== WHAT IS REQUIRED ==
Summarize the passage on Quectel and Fibocom modules and FCC authorization in three sentences.

== DOCUMENT SECTION ==
- Opening Delimiter -

The missing legal step is a formal national-security determination; without one, the FCC cannot add Quectel or Fibocom on its own. The mechanism was exercised for drones in December 2025 and routers in March 2026 — and under FCC 25-71, a designation would bar the modules and every host device incorporating one from authorization.
Telit Cinterion and Semtech hold under 10% combined; u-blox is gone; Chinese modules undercut Western ones by 30–50%. The shrinking trusted pool would complicate any rapid replacement of Chinese modules should further restrictions arrive.
The next supply-chain fight will not be won by reading the label on the device. It will be won by knowing who made the radio inside it — and which government can reach them.

- Closing Delimiter -

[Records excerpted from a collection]
- Opening Delimiter -

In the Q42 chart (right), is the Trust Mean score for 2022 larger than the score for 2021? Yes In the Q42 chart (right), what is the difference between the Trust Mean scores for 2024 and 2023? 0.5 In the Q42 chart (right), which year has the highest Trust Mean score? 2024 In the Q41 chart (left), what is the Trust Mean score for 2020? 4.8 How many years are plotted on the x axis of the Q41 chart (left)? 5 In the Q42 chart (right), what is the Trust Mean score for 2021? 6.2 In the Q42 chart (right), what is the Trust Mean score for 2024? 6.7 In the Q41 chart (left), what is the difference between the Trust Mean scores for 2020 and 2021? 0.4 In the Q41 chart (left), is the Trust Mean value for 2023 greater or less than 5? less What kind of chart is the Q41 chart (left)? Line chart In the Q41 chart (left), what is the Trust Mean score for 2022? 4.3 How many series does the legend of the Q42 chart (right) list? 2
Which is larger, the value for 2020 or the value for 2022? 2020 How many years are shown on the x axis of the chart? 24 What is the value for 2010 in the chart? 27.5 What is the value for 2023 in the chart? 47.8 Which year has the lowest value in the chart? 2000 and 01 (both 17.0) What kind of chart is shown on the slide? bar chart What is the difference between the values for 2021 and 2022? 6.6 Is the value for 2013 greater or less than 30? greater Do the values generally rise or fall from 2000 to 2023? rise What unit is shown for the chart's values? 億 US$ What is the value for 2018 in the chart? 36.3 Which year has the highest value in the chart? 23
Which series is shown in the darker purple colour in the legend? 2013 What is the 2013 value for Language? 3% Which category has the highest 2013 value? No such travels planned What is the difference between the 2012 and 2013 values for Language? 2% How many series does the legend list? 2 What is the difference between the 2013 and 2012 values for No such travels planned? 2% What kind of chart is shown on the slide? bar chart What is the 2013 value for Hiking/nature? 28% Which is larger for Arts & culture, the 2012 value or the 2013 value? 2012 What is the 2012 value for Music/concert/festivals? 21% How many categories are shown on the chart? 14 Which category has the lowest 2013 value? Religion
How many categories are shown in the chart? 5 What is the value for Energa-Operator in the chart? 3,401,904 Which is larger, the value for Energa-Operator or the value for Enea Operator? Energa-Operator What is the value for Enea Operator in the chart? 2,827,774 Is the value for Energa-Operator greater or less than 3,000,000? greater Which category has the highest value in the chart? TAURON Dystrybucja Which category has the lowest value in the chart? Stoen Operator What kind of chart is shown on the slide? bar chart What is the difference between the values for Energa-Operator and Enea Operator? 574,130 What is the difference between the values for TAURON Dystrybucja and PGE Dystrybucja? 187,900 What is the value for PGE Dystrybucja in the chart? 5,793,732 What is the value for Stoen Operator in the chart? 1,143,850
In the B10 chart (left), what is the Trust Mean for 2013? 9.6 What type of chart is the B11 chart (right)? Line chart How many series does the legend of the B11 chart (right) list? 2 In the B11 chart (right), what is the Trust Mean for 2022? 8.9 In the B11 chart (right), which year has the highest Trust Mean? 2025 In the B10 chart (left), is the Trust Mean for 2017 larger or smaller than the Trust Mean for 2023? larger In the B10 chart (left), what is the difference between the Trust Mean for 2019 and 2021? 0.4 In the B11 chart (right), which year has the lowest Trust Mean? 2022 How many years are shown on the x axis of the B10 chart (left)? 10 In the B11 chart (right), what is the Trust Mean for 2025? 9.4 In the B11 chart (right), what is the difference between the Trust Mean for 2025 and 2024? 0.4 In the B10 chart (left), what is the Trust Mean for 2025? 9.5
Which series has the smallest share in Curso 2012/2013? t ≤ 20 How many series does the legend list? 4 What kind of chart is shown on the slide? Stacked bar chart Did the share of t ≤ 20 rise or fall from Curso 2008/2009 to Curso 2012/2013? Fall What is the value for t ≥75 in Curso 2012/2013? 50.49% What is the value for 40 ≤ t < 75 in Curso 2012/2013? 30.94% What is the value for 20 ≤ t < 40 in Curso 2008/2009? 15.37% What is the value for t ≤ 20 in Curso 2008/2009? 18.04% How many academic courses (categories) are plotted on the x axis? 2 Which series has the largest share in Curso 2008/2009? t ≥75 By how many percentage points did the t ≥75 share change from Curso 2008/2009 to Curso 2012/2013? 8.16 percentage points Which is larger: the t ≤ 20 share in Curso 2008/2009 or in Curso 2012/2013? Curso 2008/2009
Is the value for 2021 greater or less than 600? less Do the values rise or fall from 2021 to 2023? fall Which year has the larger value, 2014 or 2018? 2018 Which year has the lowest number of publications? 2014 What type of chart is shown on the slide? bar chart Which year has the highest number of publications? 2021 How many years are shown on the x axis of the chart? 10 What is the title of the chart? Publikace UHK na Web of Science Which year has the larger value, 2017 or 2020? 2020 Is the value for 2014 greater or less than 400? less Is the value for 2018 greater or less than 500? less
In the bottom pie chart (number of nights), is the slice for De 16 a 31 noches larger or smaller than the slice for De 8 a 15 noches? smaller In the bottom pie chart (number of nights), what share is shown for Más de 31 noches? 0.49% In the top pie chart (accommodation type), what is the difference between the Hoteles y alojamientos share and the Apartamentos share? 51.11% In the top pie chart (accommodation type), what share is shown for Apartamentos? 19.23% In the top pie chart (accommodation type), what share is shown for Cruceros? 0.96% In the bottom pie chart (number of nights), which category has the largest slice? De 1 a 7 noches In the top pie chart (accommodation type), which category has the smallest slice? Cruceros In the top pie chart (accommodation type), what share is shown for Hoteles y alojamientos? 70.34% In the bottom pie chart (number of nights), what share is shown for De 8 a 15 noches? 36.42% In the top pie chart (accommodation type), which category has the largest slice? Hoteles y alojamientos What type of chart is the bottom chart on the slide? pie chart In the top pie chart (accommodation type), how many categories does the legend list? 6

- Closing Delimiter -

== ANSWER TO THIS PROBLEM ==
The FCC cannot add Quectel or Fibocom on its own without a formal national-security determination, a mechanism already used for drones in December 2025 and routers in March 2026. Under FCC 25-71, such a designation would bar the modules and every host device containing one from authorization. With Telit Cinterion and Semtech holding under 10% combined, u-blox gone, and Chinese modules 30–50% cheaper, any rapid replacement would be hard, and the next supply-chain fight will turn on knowing who made the radio inside a device and which government can reach them.